L’AlpsMan de Pascal Giguet

L’AlpsMan est une aventure émotionnelle hors norme, Pascal Giguet 9e de l’édition 2019, vous raconte comment il a vécu son voyage dans le bateau qui emmène les participants au départ de ce triathlon XXL…

 

Peux-tu nous raconter ce moment où tu montes sur le bateau ? 

En fait j’étais déjà monté plus de 200 fois sur ce bateau dans mon imaginaire scénario, du coup à l’heure H je n’ai pas trop psychoté, je pensais plus au matériel (lunettes, pince-nez, combinaison et autre bonnet) que j’aurais pu oublier au parc à vélo.

 

A quoi penses-tu sur le bateau ? Comment fais-tu pour évacuer la pression ? 

J’ai la chance de retrouver des copains dès que je pose les pieds à bord du Libellule, ils sont certainement montés à bord dans les premiers et se sont installés sur de confortables banquettes autour d’une table, ils m’ont gardé une place assise. Ils connaissent mes qualités de nageur et mon appréhension avec le milieu aquatique, ils en profitent pour entreprendre quelques plaisanteries qui vont finalement bien nous détendre et faire passer le temps.

Le stress monte de plus en plus jusqu’à se jeter à l’eau.

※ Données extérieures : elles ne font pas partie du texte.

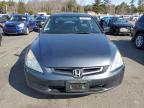 2003 Honda Accord Ex იყიდება Exeter-ში, RI - Rear End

Comment gères-tu cette pression ? 

J’ai repoussé au maximum le moment pour sortir du bateau (au cas où la natation serait annulée en dernière minute) puis il fallait bien y aller.

Une fois dehors, je me rends compte que je ne suis pas le plus stressé à être monté à bord et qu’il existe bien d’autres Pascal. Je profite de ce moment de doute chez mes compagnes pour être la première des poules mouillées à me jeter à l’eau, ploufff !

Ce moment aura été celui que je redoutais le plus pendant ma préparation, souvent je pensais : « et si tu n’arrives pas à sauter » « et si tu coules » « et si un autre te saute dessus » etc…  aujourd’hui 5 mois après cette aventure qu’a été l’Alpsman je peux dire que j’ai adoré cet instant et qu’avec la montée pédestre du Semnoz accompagnée par mon pote ce saut de « poule mouillée » restera mon meilleur souvenir émotionnel de l’Alpsman.